Moody’s maintains a stable outlook on both hotel fundamentals and on lodging REIT ratings, reflecting the cyclical upswing in the industry. Given the low levels of new construction and the caution that remains among lenders with respect to development, we feel that this business cycle may have a longer positive phase than some of the previous cycles in the hospitality industry. Still, Moody’s is cognizant of the weighty fiscal challenges facing the nation, as well as the slowdown in growth globally, particularly in Europe, China and India where many visitors to the United States originate.
Positive fundamentals have allowed the credit metrics of the lodging REITs to continue to stabilize in 2012, with declining leverage, strengthening coverage of fixed charges and good liquidity, which is illustrated in Figure 1.
Through August 2012, RevPAR (revenue per available room) grew by 7.3 percent following post-recession growth of 8.2 percent in 2011 and 5.4 percent in 2010, according to Smith Travel Research. Positively, in 2012, this growth was primarily fueled by ADR (average daily rate): 4.3 percent versus 3.7 percent in 2011 and 0 percent in 2010. The increase in ADR is very beneficial for margins and profitability. Record demand made the increase possible: in 2011, average daily rooms sold exceeded the previous industry peak achieved in 2007. Average daily rooms sold are also on track to post additional increases in both 2012 and 2013, according to PricewaterhouseCoopers. The advantage afforded by the robust demand statistics is reinforced by limited supply growth: new construction effectively ground to a halt in 2009 and has not increased since. While there is some anecdotal evidence of more interest in new hotel development, PricewaterhouseCoopers does not project any meaningful supply increases.

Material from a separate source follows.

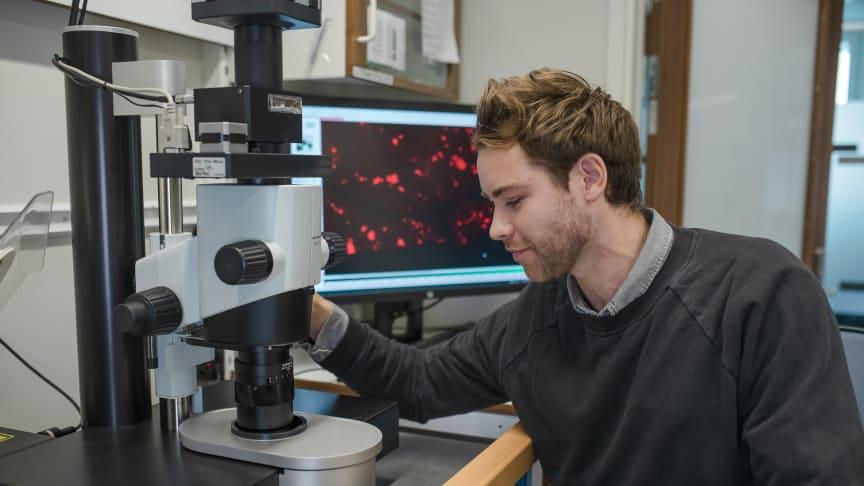 Max Hahn, doktorand vid Umeå centrum för molekylär medicin, studerar vävnadsmaterial med fluorescerande ljusfältsmikroskop. Foto: Mattias Petterson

The risks for the continued lodging expansion include a fiscal tightening in the United States, as well as potentially reduced international travel in the wake of economic slowdown in Europe, China and India. A sharp budget cut in the nation in 2013 would likely impact GDP growth and, by extension, lodging, which is a pro-cyclical industry. By the same token, overseas economic malaise is liable to reduce foreign tourism to the United States. Positively, year-to-date, this has not been the case with the gateway markets that attract the majority of international tourists, which have been outperforming the broader national statistics.